John Berger sagte über die Fotografie: »Die Kamera entlastet uns davon, uns zu erinnern. Sie beobachtet uns wie Gott, und sie beobachtet für uns. Doch kein anderer Gott ist so zynisch, denn die Kamera zeichnet auf, um zu vergessen.«
Wenn ich diesen Gedanken fortsetze, dann bedeuten mehr Fotos weniger erinnern.
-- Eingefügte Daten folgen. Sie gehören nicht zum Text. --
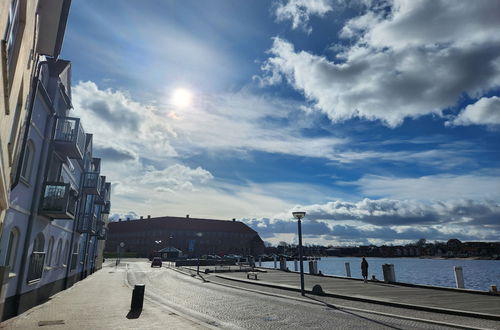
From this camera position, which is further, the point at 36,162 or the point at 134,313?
the point at 36,162

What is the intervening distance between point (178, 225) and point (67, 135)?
365 feet

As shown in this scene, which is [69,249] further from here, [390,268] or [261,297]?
[390,268]

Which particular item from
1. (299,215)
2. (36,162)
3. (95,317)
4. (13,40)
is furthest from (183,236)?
(13,40)

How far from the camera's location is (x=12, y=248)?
12.2m

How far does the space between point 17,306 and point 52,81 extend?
30.0 feet

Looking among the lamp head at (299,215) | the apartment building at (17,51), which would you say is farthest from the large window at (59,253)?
the lamp head at (299,215)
Und wenn dann Fotos noch die Alltagskommunikation dominieren führt dies fast zur Erinnerungslosigkeit.
Ich persönlich merke um mich herum wie das Erinnern durch Googeln ersetzt wird.
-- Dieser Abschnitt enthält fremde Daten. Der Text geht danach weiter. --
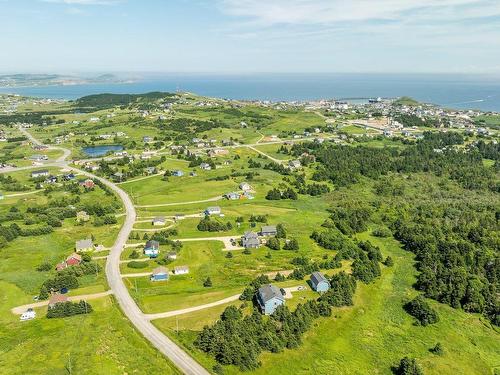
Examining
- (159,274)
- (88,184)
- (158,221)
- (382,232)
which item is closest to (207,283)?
(159,274)

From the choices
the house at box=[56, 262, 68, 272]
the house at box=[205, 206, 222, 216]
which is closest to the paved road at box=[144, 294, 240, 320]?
the house at box=[56, 262, 68, 272]

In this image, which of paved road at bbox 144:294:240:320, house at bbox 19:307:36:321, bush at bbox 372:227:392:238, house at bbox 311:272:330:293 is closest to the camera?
house at bbox 19:307:36:321

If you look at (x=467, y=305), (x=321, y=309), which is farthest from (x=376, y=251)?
(x=321, y=309)

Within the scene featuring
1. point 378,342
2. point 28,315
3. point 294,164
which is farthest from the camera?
point 294,164

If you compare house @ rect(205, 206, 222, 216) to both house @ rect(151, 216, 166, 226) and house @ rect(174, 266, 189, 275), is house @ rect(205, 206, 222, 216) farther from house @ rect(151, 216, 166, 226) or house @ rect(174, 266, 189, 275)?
house @ rect(174, 266, 189, 275)

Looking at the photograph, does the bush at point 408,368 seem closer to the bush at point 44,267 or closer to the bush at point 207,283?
the bush at point 207,283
Zugleich ermöglichen digitale Fotogalerien mehr Rückblicke auf Ereignisse als dies reine Tagebuchaufzeichnungen könnten.
Umgekehrt sind Tagebuchaufzeichnungen nicht ersetzbar, weil das Zusammenspiel von eigenen Gedanken, Begegnungen, Gerüchen, Wahrnehmung usw. auch durch das beste Foto oder Video nicht aufgezeichnet werden können.
Insofern bietet die neue Zeit mehr ohne das Bisherige ersetzen zu können.
Die Kamera zeichnet auf, um zu vergessen, schreibt John Berger.
Umgekehrt will man sich ja bei der Betrachtung seiner Fotos erinnern und sucht etwas.
So ist ein Foto immer ein Blick in die Vergangenheit.
Beim Betrachten eines Foto ist die Vergangenheit dann in der Gegenwart präsent.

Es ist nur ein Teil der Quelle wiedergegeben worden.